The role of the artist is to use their voice to make sense of the world around them. It is a way to give feeling to a perspective. Perhaps an artistic work seeks to provide order where the artist sees disfunction or perhaps that work serves simply as a statement from the perspective of its creator. The role of jazz in the spectrum of artistic mediums is special. It is a construct where musicians create order from chaos on the spot, and develop ideas and communicate through the language and process of the blues. It is art unlike any other and is as fresh today as ever.


Jazz takes American values as well as the American experience and stylizes it into music. It conveys what it means to be young, and what it means to be an american better than any other form of art. Specifically, the music provides students with the opportunity to confront concepts such as freedom, responsibility, balance of power, and negotiating our individual role within that balance.


Secondly, the very nature of the blues is an artistic construct more inclusive than any other. The greeks developed several dramatic styles including romance, comedy, tragedy, and satyr. The blues, as a construct, can deal with all of these in a single stroke. The soloist is both the storyteller, and the heroic figure as the very form of a solo provides space for the performer to create and develop a statement that is unique to them. The blues also contains the healing power for the affliction known by the same name. While the topic of so many blues lingers on tragedy, we seldom feel bad when listening to a well played blues. The subject might be tragic, but the playing of the blues keeps that tragedy at bay and in fact releases healing power.

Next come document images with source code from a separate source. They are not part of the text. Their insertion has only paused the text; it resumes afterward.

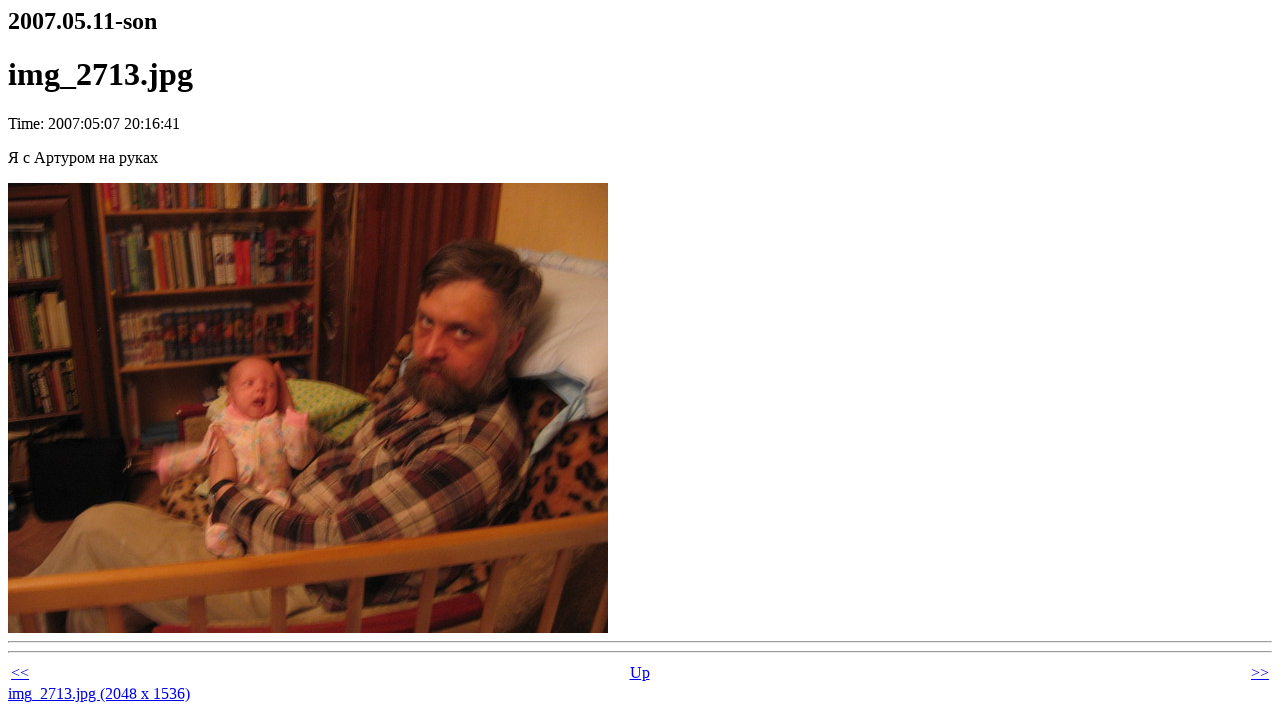

--- FILE ---
content_type: text/html; charset=UTF-8
request_url: http://vitus.wagner.pp.ru/photo/2007/05.11-son/img_2713.jpg.html
body_size: 347
content:
<html><head><title>2007.05.11-son:img_2713.jpg</title></head><body>
<h2>2007.05.11-son</h2><h1>img_2713.jpg</h1><p
class="timestamp">Time: 2007:05:07 20:16:41</p><p>Я с Артуром на руках</p><img src=".inline/img_2713.jpg" width=600 height=450><br clear=all><hr>

<hr>
<table width=100%><tr><td align=left>
<a href="img_2712.jpg.html">&lt;&lt</a></td><td align=center><a href=".">Up</A></td><td align=right>
<a href="img_2715.jpg.html">&gt;&gt</a></td></tr></table>
<a href="img_2713.jpg">img_2713.jpg (2048 x 1536)</a>
</body></html>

If the classical symphony is akin to a great novel, a jazz work is short story. Each piece contains a setting, and specific characters (the individual soloist) that has to confront a problem and come out of it victorious. These works are a snapshot of life or a dedication to a person or place. In classical music, these short descriptive works are called Tone Poems. In 1943 Ellington coined the term Tone Parallel. For each of these pieces, in a span of just 3 minutes, musical theme, solo development, and a climactic statement all become reconciled.


Today’s students are in a long line of jazz performers who specifically used the blues as an expressive device for their individual growth, or to make a collective statement. We hope that this evening’s performers will do the same for you and that this concert provides a sense of order in an otherwise chaotic world, and that the specific incantation of the blues tradition will have healing power for both performer and audience!